Vouloir monter tout Tchekhov.

Parce que l’œuvre pose sans cesse la même question fondamentale : « Qu’est-ce que le contemporain? ».

L’ambitieuse expérience d’un retour à Tchekhov en dehors de tout psychologisme, en utilisant les « jeux de théâtre », les objets, les partenaires, les musiques, les voix, les rythmes, les récurrences d'images, de mots, de gestes, en évitant toute pathologie, et en reliant toutes les pièces par les collisions signifiantes et le principe d’un espace unique et allusif de répétition.

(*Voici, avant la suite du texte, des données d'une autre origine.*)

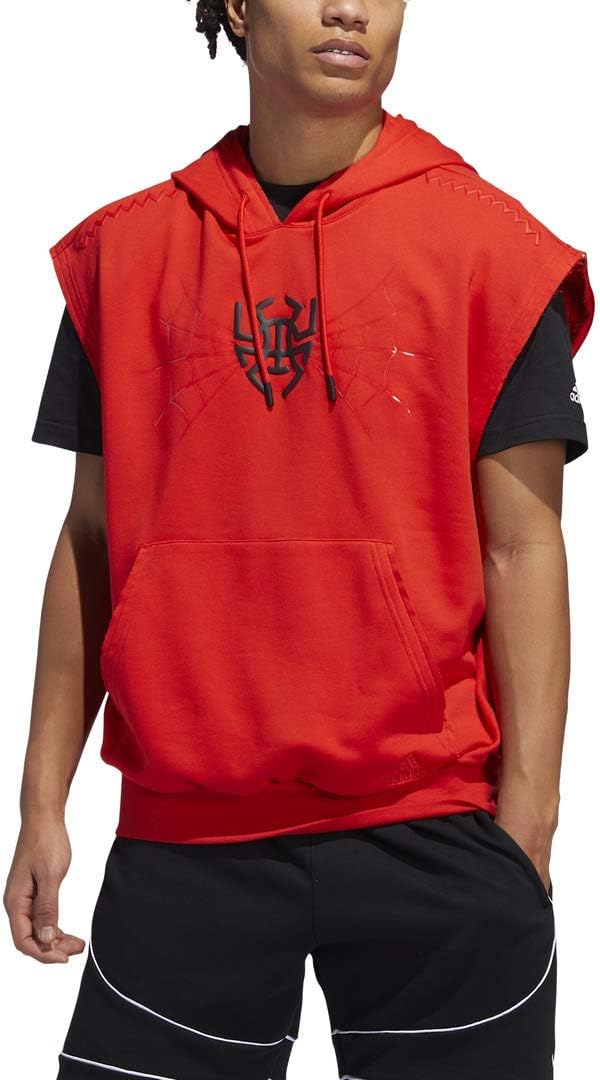 adidas male donovan Mitchell pullover hoodie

La Cerisaie est une pièce abstraite.

Sur le renoncement, le chagrin et le passage.
Dans La Cerisaie c’est le trépignement qu’il faut entendre — l’horreur pénètre les personnages insensiblement, sans qu’ils s’en aperçoivent :
« La Cerisaie est vendue ». Ils dansent.
« Vendue ». Ils dansent.
Et comme ça jusqu’à la fin.
Comme une démangeaison. Une gaîté dans laquelle se font entendre les bruits de la mort. Comme ce bruit étrange d'une corde qui casse (comme un collapsus ) ... Celle du servage... Celle du vieux monde qui meurt.

«Il faut effrayer le public, c’est tout, il sera alors intéressé et se mettra à réfléchir une fois de plus.»